• Task set
a) In the Lagrange multipliers article, an unconstrained function in how many variables replaces a constrained function in n variables with k constraints?
b) Write what comes next in the Lagrange multipliers article, picking up after its final sentence about the contours of f and g.

• Source extract
+ + + + +
Lagrange multipliers

From Wikipedia, the free encyclopedia

(Redirected from Lagrange multiplier)
Jump to: navigation, search
Fig. 1. Drawn in green is the locus (contour) of points satisfying the constraint g(x,y) = c. Drawn in blue are contours of f.  Arrows represent the gradient, which points in a direction normal to the contour.
Fig. 1. Drawn in green is the locus (contour) of points satisfying the constraint g(x,y) = c. Drawn in blue are contours of f. Arrows represent the gradient, which points in a direction normal to the contour.

In mathematical optimization problems, the method of Lagrange multipliers, named after Joseph Louis Lagrange, is a method for finding the extrema of a function of several variables subject to one or more constraints; it is the basic tool in nonlinear constrained optimization.

Lagrange multipliers compute the stationary points of the constrained function. By Fermat's theorem, extrema occur either at these points, or on the boundary, or at points where the function is not differentiable.

It reduces finding stationary points of a constrained function in n variables with k constraints to finding stationary points of an unconstrained function in n+k variables. The method introduces a new unknown scalar variable (called the Lagrange multiplier) for each constraint, and defines a new function (called the Lagrangian) in terms of the original function, the constraints, and the Lagrange multipliers.

Contents

Consider a two-dimensional case. Suppose we have a function f(x,y), to maximize, subject to the constraint

g\left( x, y \right) = c,

where c is a constant. We can visualize contours of f given by

f \left( x, y \right)=d_n

for various values of dn, and the contour of g given by g(x,y) = c.
+ + + + +
(Scene-based spatial questions)

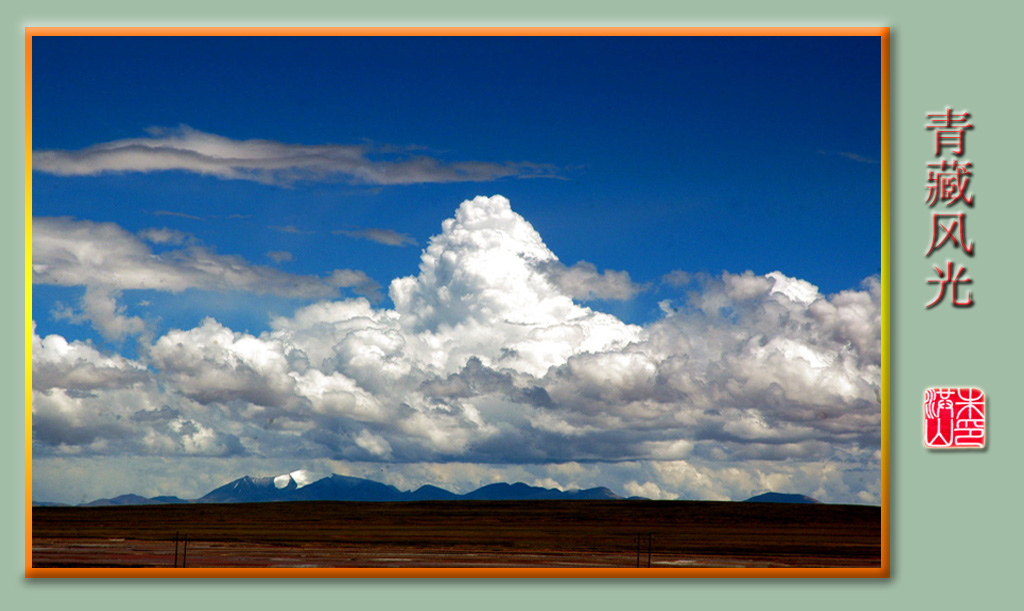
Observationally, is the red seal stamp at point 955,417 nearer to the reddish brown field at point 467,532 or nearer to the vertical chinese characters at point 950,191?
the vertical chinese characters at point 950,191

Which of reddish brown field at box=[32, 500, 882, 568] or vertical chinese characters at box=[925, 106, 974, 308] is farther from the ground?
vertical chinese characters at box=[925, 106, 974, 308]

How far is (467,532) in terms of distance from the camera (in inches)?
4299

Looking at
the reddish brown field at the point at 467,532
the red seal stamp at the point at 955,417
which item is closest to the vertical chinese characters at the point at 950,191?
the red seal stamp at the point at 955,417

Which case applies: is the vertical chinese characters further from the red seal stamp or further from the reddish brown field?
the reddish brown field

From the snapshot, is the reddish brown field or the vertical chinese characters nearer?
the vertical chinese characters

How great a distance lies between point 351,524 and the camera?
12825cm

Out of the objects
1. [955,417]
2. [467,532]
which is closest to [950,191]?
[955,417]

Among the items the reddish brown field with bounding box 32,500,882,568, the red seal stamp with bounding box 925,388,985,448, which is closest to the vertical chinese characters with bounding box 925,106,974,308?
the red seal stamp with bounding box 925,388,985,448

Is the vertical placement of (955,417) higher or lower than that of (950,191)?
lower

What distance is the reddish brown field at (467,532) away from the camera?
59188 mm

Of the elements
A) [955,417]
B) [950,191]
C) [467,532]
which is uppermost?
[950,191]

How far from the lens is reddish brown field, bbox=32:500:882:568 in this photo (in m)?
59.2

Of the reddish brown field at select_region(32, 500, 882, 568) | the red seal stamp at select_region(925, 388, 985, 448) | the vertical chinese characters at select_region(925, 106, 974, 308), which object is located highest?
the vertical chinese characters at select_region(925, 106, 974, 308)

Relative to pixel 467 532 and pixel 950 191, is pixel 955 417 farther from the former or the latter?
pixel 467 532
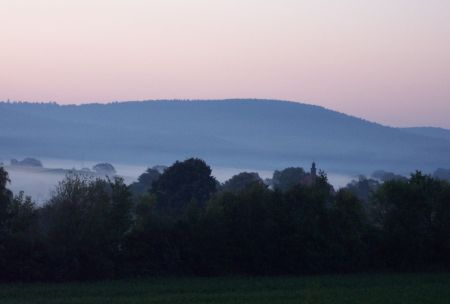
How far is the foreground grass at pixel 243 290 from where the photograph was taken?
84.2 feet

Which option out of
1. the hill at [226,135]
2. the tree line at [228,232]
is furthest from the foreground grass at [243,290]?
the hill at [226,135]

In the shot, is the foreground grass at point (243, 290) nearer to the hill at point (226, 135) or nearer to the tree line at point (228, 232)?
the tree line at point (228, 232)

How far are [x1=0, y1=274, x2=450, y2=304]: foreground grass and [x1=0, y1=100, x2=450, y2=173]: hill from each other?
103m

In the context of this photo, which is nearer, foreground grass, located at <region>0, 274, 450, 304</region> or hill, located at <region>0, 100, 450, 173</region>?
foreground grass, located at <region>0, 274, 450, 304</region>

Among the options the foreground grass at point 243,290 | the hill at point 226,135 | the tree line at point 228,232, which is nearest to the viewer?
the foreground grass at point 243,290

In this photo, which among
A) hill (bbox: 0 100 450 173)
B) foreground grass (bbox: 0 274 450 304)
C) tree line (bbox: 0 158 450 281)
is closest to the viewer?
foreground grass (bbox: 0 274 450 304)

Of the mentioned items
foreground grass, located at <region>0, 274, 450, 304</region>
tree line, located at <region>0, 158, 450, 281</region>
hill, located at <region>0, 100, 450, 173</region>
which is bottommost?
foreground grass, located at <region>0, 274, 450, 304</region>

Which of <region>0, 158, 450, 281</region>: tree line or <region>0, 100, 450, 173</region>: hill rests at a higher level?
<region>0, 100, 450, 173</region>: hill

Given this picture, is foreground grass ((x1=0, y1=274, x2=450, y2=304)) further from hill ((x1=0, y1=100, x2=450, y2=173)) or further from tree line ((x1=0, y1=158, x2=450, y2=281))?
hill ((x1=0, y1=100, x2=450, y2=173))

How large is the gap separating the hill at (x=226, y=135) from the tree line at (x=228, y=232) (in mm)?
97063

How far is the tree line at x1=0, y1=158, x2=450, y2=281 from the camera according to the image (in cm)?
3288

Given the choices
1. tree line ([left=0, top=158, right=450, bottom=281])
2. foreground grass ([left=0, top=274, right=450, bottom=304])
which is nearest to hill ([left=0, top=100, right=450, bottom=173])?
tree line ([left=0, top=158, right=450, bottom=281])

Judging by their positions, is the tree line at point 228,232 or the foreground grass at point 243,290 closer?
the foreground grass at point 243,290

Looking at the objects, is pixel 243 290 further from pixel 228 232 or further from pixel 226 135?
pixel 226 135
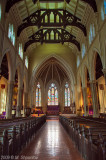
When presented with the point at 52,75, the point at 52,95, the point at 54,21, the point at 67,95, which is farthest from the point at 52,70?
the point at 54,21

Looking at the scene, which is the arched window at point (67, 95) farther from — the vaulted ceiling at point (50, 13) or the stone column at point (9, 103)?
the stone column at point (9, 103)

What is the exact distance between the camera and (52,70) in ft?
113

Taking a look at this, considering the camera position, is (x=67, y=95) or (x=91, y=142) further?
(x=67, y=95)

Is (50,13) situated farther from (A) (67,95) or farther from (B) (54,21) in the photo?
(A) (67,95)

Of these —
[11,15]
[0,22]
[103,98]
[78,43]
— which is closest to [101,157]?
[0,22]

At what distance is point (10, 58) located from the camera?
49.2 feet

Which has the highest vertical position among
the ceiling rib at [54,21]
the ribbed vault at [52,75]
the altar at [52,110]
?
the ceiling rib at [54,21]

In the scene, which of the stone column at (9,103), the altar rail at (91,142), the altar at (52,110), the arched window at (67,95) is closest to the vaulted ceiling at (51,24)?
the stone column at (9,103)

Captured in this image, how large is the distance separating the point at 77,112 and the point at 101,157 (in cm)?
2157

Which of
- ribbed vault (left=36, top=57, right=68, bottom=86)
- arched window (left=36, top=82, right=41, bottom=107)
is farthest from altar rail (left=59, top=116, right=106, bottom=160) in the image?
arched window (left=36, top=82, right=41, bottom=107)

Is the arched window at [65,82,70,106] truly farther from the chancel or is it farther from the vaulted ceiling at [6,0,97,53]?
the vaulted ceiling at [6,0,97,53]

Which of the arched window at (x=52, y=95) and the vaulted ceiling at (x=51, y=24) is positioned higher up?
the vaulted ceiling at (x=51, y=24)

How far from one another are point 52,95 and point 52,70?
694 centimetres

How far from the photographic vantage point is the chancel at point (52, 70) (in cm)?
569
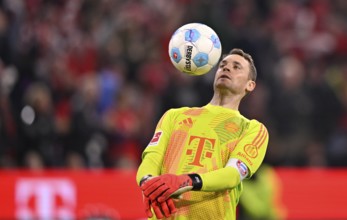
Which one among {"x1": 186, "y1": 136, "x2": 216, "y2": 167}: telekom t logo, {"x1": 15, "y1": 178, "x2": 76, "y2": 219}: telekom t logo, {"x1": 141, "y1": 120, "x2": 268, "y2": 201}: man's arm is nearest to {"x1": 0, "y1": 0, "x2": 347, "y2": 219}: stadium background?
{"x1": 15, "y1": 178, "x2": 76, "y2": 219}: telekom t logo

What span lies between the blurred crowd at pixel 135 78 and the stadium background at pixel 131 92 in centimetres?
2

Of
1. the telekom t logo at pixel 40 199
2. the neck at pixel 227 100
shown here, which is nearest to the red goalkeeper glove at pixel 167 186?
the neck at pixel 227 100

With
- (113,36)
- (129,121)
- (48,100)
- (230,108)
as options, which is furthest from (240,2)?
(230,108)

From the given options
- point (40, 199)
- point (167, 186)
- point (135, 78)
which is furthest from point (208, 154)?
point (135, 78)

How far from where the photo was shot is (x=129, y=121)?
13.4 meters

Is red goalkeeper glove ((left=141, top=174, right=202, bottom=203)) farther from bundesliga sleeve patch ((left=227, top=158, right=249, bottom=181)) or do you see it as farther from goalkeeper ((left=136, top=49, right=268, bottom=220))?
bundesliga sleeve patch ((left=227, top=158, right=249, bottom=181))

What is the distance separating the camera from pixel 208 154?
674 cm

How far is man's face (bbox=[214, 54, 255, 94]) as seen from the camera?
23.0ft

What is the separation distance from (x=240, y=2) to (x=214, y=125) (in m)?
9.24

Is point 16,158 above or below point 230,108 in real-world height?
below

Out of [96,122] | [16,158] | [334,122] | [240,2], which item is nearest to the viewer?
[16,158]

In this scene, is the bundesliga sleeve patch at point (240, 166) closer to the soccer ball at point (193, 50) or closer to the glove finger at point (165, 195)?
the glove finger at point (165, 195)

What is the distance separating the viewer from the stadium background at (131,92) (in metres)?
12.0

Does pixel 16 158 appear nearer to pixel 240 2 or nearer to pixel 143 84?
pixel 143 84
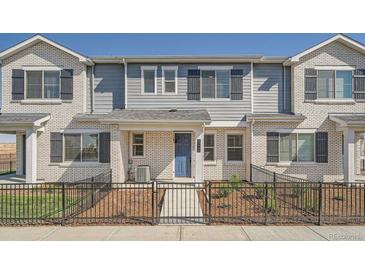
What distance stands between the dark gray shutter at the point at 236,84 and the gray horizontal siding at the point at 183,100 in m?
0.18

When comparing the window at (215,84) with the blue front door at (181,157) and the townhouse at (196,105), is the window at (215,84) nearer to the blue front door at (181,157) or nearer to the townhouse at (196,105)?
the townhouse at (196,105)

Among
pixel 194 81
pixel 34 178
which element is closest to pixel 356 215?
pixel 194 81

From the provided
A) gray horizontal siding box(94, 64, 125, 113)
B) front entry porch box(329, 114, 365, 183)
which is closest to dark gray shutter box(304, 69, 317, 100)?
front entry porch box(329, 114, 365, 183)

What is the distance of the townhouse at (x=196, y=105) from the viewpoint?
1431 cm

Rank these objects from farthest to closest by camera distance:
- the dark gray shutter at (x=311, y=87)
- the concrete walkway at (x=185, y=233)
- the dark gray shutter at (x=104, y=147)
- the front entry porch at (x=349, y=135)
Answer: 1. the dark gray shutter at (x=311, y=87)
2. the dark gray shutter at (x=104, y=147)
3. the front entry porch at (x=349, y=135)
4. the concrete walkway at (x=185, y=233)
+ + + + +
• Per-task outputs
a) n+k variables

b)
Suppose we walk along the contour line with g = c. In general the contour lines of f and g may be distinct, so traversing the contour line for g = c could intersect with or cross the contour lines of f. This is equivalent to saying that whilst moving along the contour line for g = c the value of f can vary. Only when the contour line for g = c touches contour lines of f tangentially, we do not increase or decrease the value of f - that is, when the contour lines touch but do not cross.

This occurs exactly when the tangential component of the total derivative vanishes: df_\parallel = 0, which is at the constrained stationary points of f (which include the constrained local extrema, assuming f is differentiable). Computationally, this is when the gradient of f is normal to the constraint(s): when \nabla f = \lambda \nabla g for some scalar λ.

A familiar example can be obtained from weather maps, with their contour lines for temperature and pressure: the constrained extrema will occur where the superposed maps show touching lines (isopleths).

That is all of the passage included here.